Less ameliorating but clearly a pressure point is the fact that it is unlikely any EU-UK agreement that undermines the Good Friday Agreement, even if it were to be considered, would be approved by the European Parliament. In Washington all eyes are on the presidential election and on whether the Republicans can hold their majority in the Senate. Most indications at this point, however, suggest that the Democrats will hold the House of Representatives. The message from key figures in the House has been clear that politically there will be no UK-US trade deal, if the UK fails to honour the Withdrawal Agreement. These factors, together with the mounting economic and political consequences of COVID-19 and the concentrating effect of a final deadline, may concentrate minds in the coming weeks.
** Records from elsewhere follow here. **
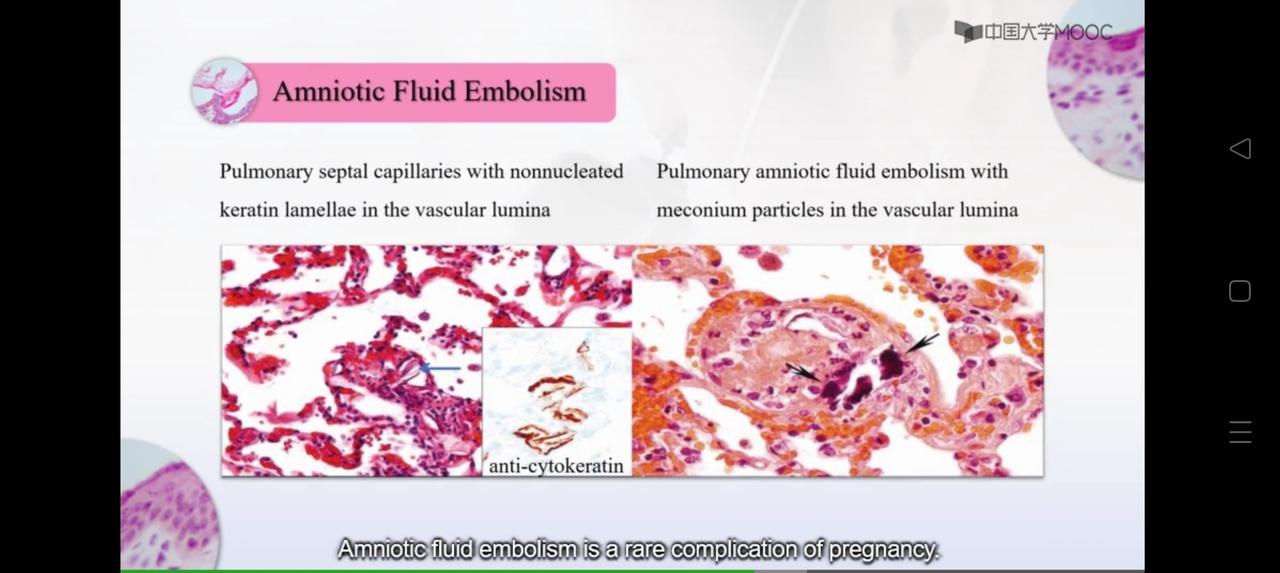 中国大学MOOC

Amniotic Fluid Embolism

Pulmonary septal capillaries with nonnucleated keratin lamellae in the vascular lumina

Pulmonary amniotic fluid embolism with meconium particles in the vascular lumina

anti-cytokeratin

Amniotic fluid embolism is a rare complication of pregnancy.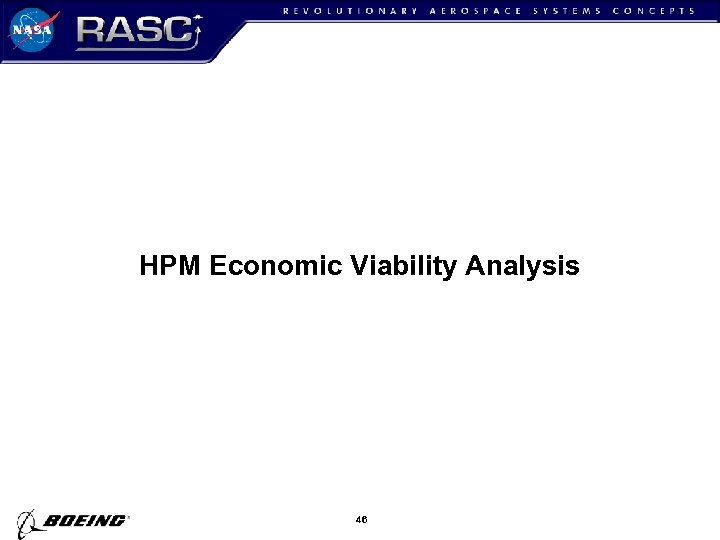 NASA RASC

REVOLUTIONARY AEROSPACE SYSTEMS CONCEPTS

HPM Economic Viability Analysis

BOEING

46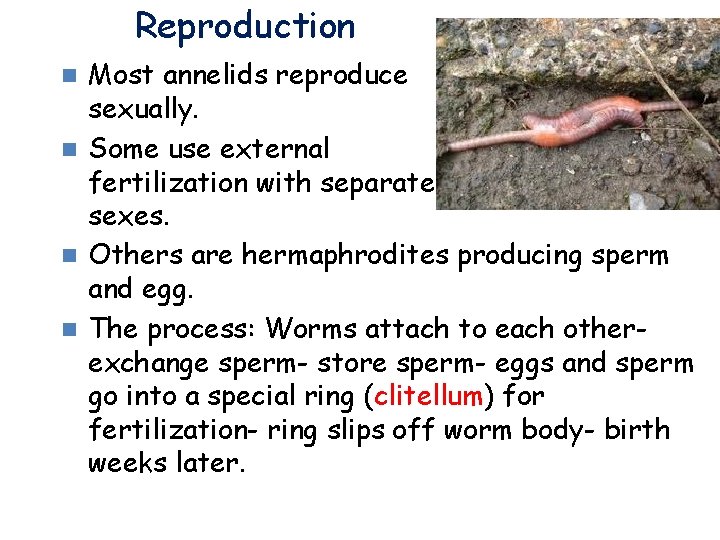 Reproduction

Most annelids reproduce sexually.

Some use external fertilization with separate sexes.

Others are hermaphrodites producing sperm and egg.

The process: Worms attach to each other- exchange sperm- store sperm- eggs and sperm go into a special ring (clitellum) for fertilization- ring slips off worm body- birth weeks later.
Regrettably, the lack of tangible progress to date means that it is also time to redouble preparations for failure and a harsh winter ahead. The Irish government’s Brexit Readiness Action Plan updated on 9 September sets out sectoral guidance and measures at government level. Disruption of British-Irish trade, delays on the UK land bridge, a negative pressure on Irish business and jobs from higher costs and new tariffs, pressure on Irish fisheries and interruption of supply chains are all potentially at stake. The immediate task is to prepare intensively for an outcome, which hopefully will not arise, but which is now in plain sight.